# Starblazer Gearbox



## Rotaryman (Jun 17, 2012)

Hello All

have a 2006 model that lost 4th gear then 3rd......have tried lubricating the selector and the linkage but made no difference.

garage says gearbox rebuild.....anyone got better ( cheaper !) option?

Peter


----------



## erneboy (Feb 8, 2007)

Below your avatar it says you have a VW van. Is this the one you are asking about?

Starblazer gearbox doesn't really help people to decide whether it's a topic they know something about and perhaps can help with.

Perhaps, if it's not too late you might edit your title to tell us the make of the base vehicle. Then in the post maybe tell us the model and year, Alan.


----------



## Rotaryman (Jun 17, 2012)

*Autocruise Starblazer Gearbox*

No.....I don't have a VW and it is an Autocruise Starblazer gearbox question. Thanks


----------



## erneboy (Feb 8, 2007)

Sorry, I thought it said VW on your avatar. I see that now it doesn't. Don't know where I got that from.

Anyway, my point would seem to have been lost on you. We need to know what your base vehicle is in order to help you. Autocruise do not make gearboxes and till we know who did make your gearbox we cannot help.

Regards, Alan.


----------



## Rotaryman (Jun 17, 2012)

It's based on a Peugout Boxer 2.8 137bhp diesel manual


----------



## sweetie (Nov 28, 2005)

erneboy said:


> Sorry, I thought it said VW on your avatar. I see that now it doesn't. Don't know where I got that from.
> 
> Anyway, my point would seem to have been lost on you. We need to know what your base vehicle is in order to help you. Autocruise do not make gearboxes and till we know who did make your gearbox we cannot help.
> 
> Regards, Alan.


You where right Alan it did say VW originally It was not a senior moment. With posters attitude and not being a payed up member probably won,t get an answer either.

Steve


----------



## erneboy (Feb 8, 2007)

OK Steve, now I am really confused. You didn't ask the first question, did you?

The OP was Rotaryman, so isn't he the one with the gearbox problem?

Anyway. Regardless whichever of you has a gearbox problem might like to post it again with another title containing a few clues like giving us the manufacturer of the gearbox and what make and model of vehicle is it fitted in. And that isn't Stargazer or Hambler. It will be Fiat, Merc., Renault or such like. 

So try something like "Fiat (Merc, Renault etc., etc.) gearbox problem"and include the year and engine size of the vehicle in your post. You seem to think you aren't getting answers because people here are unfriendly or unhelpful, that's not so. It's because you made your post unintelligible.

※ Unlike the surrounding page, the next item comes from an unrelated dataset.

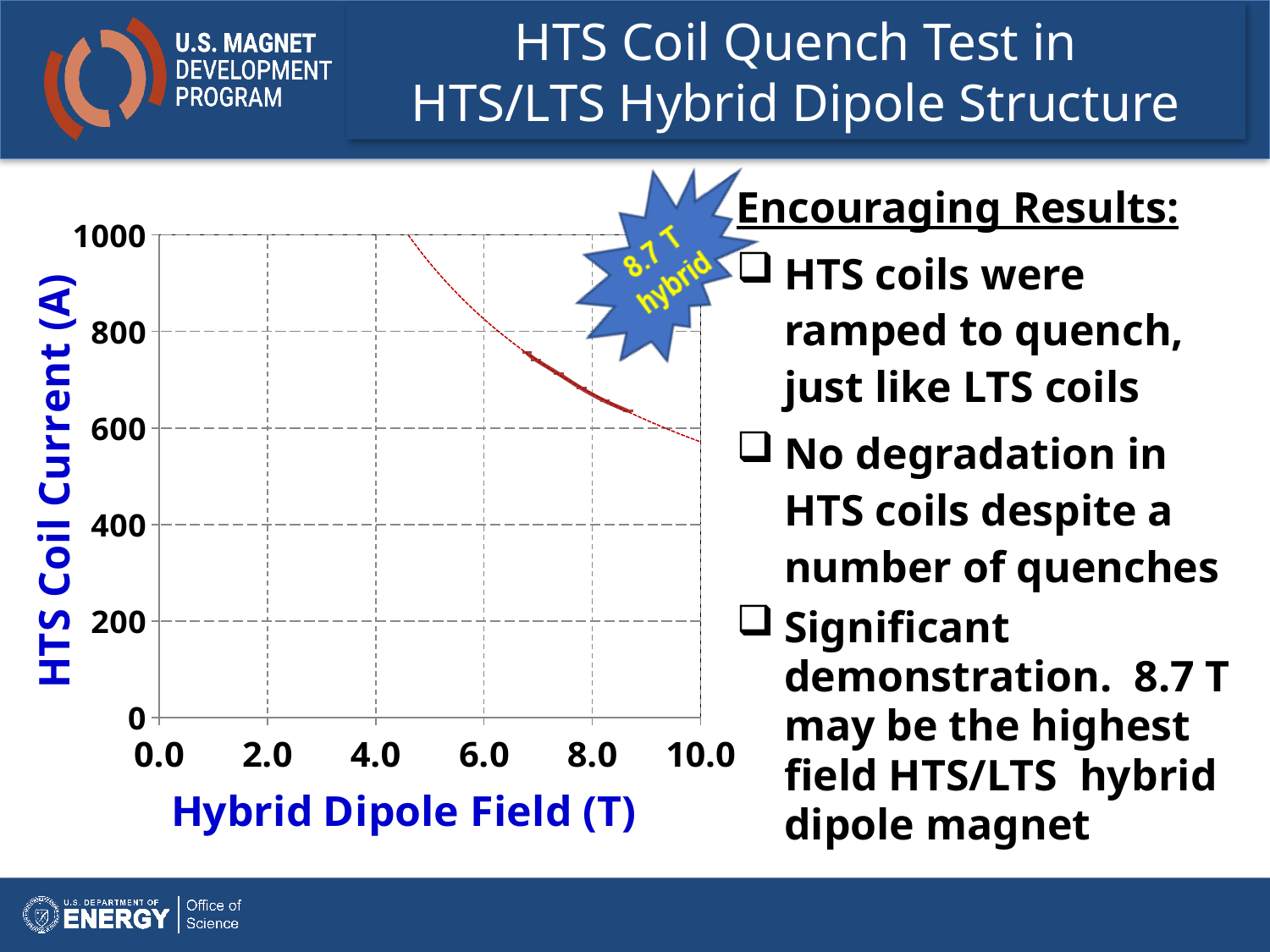
Is the highest hybrid dipole field reached by the plotted data points greater or less than 8.0 T? greater What kind of chart is shown on the slide? scatter chart with a trend line Which has the higher HTS coil current: the data point near 7.0 T or the data point near 8.5 T? the data point near 7.0 T Is the HTS coil current at a hybrid dipole field of 7.0 T greater or less than 600 A? greater Is the HTS coil current at a hybrid dipole field of 7.0 T greater or less than 800 A? less As the hybrid dipole field increases along the x axis, does the HTS coil current rise or fall? fall What is the title of the y axis of the chart? HTS Coil Current (A) What is the title of the x axis of the chart? Hybrid Dipole Field (T) What is the maximum value shown on the y axis of the chart? 1000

Ask the right question and there is every chance of an answer and maybe even one you will find useful, Alan.


----------



## Wizzo (Dec 3, 2007)

Rotaryman said:


> It's based on a Peugout Boxer 2.8 137bhp diesel manual


Post No. 5 Erneboy???

JohnW


----------



## cabby (May 14, 2005)

Hi rotaryman, your problem with the gearbox can be many things, from bent selectors to other damage internal. however I am assuming that this happens with the engine running and with the engine off you cannot select all gears.Have you got to rely on the mechanic for information or are you mechanically minded.
the choice if so is either a rebuilt gearbox or a second hand one.compare the costs.
May I ask which garage in Hove/Brighton you went to, having some knowledge of the trade in that area.

cabby


----------



## 747 (Oct 2, 2009)

Worth your while paying to join the forum. There is a lot of good information on gearboxes if you do a search.

It could save you shelling out for unnecessary work. I have a 2.8 jtd and that gearbox (2002 - 2006) are the best ever made from the Sevel stable (Fiat/Peugeot/Citroen).

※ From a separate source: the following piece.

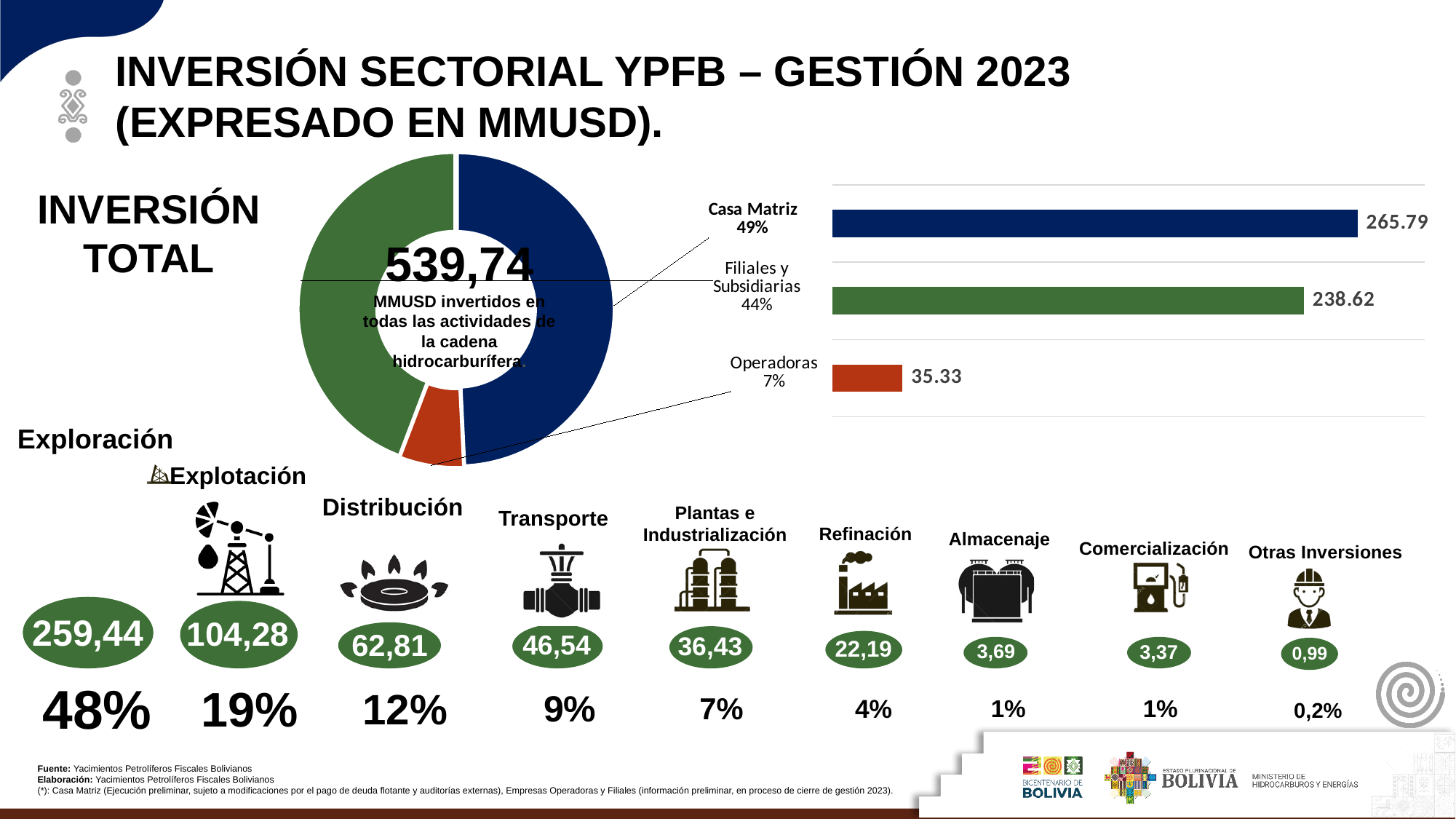
In the donut chart, what share does Operadoras represent? 7% What kind of chart is shown on the right side of the slide? Bar chart In the bar chart on the right, what is the value for Filiales y Subsidiarias? 238.62 In the bar chart on the right, what is the value for Operadoras? 35.33 In the bar chart on the right, what is the difference between the Casa Matriz and Filiales y Subsidiarias values? 27.17 In the donut chart, what share does Casa Matriz represent? 49% In the bar chart on the right, what is the value for Casa Matriz? 265.79 In the bar chart on the right, which category has the highest value? Casa Matriz In the bar chart on the right, which category has the lowest value? Operadoras In the bar chart on the right, how many bars are plotted? 3 In the donut chart, which is larger: the share for Filiales y Subsidiarias or the share for Operadoras? Filiales y Subsidiarias What total value is printed in the centre of the donut chart? 539,74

A few members on here were told it was a gearbox rebuild when it was not.


----------



## erneboy (Feb 8, 2007)

Wizzo said:


> Rotaryman said:
> 
> 
> > It's based on a Peugout Boxer 2.8 137bhp diesel manual
> ...


Thanks John. Missed it. Didn't look back.

Anyway, good, now that we understand the question help is at hand, Alan.

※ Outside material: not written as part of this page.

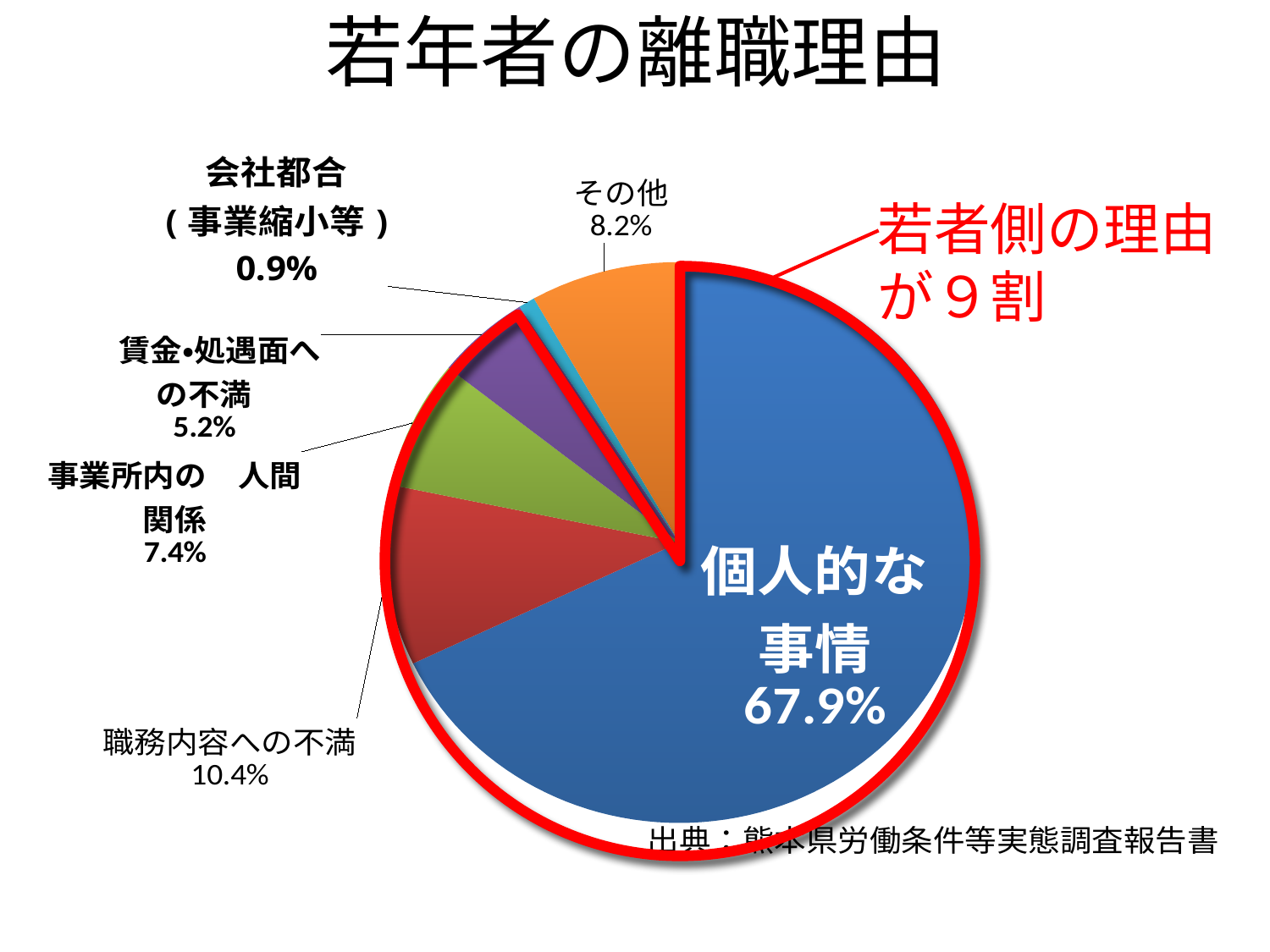
What is the title of the chart? 若年者の離職理由 What percentage is shown for 事業所内の人間関係? 7.4% Which slice of the pie is the largest? 個人的な事情 Which slice of the pie is the smallest? 会社都合（事業縮小等） What percentage is shown for 個人的な事情? 67.9% What kind of chart is shown on the slide? pie chart How many slices does the pie chart have? 6 What percentage is shown for 職務内容への不満? 10.4% What percentage is shown for その他? 8.2% What percentage is shown for 会社都合（事業縮小等）? 0.9% What is the difference between the percentages for 職務内容への不満 and 事業所内の人間関係? 3.0% What percentage is shown for 賃金・処遇面への不満? 5.2%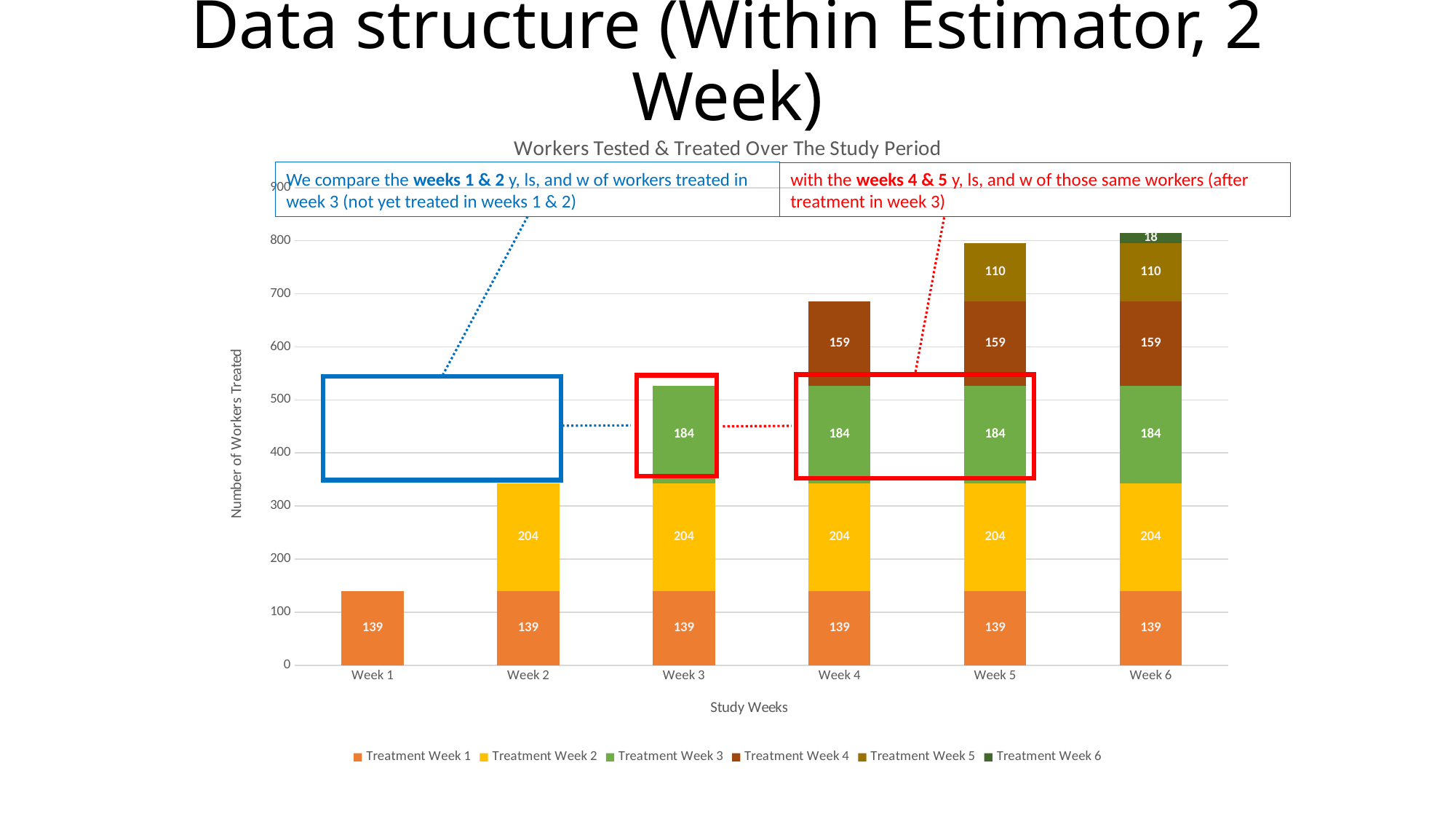
What is the difference between the Treatment Week 2 segment and the Treatment Week 3 segment in the Week 3 bar? 20 What is the value of the Treatment Week 5 segment in the Week 5 bar? 110 Which week has the lowest total bar? Week 1 What is the value of the Treatment Week 1 segment in the Week 3 bar? 139 What kind of chart is shown on the slide? Stacked bar chart What is the total of the Week 2 bar? 343 What is the value of the Treatment Week 6 segment in the Week 6 bar? 18 How many study weeks are shown on the x axis? 6 What is the total of the Week 4 bar? 686 What is the title of the chart? Workers Tested & Treated Over The Study Period Do the total bar heights rise or fall from Week 1 to Week 6? Rise How many series does the legend list? 6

Edit: Thanks Steve, all clear now.

Edit No2. To the OP. This topic is well covered on here including how to repair. I suggest you search for it, although I think perhaps you need to subscribe to do so.

Maybe some one who knows how to find the topic will post a link, failing that I might have time to look tomorrow for you.


----------



## eurajohn (May 9, 2005)

I do agree you should subscribe.

If you check out the information I posted here Selector cable adjust from your description this adjustment will most likely be the cure, although without better info can't be sure.

Unless you do subscribe we'll never know if it helped though


----------



## Rotaryman (Jun 17, 2012)

*Peugeot Gearbox*

thanks very much for the help........the linkage was ok and it has turned out to be a broken clip on the 3rd 4th syncro, which unfortunately isn't available as a separate component.

Ho hum


----------



## eurajohn (May 9, 2005)

Thanks for the update, hope it doesn't turn out to be excessively expensive.

Oh and good to see you have paid up


----------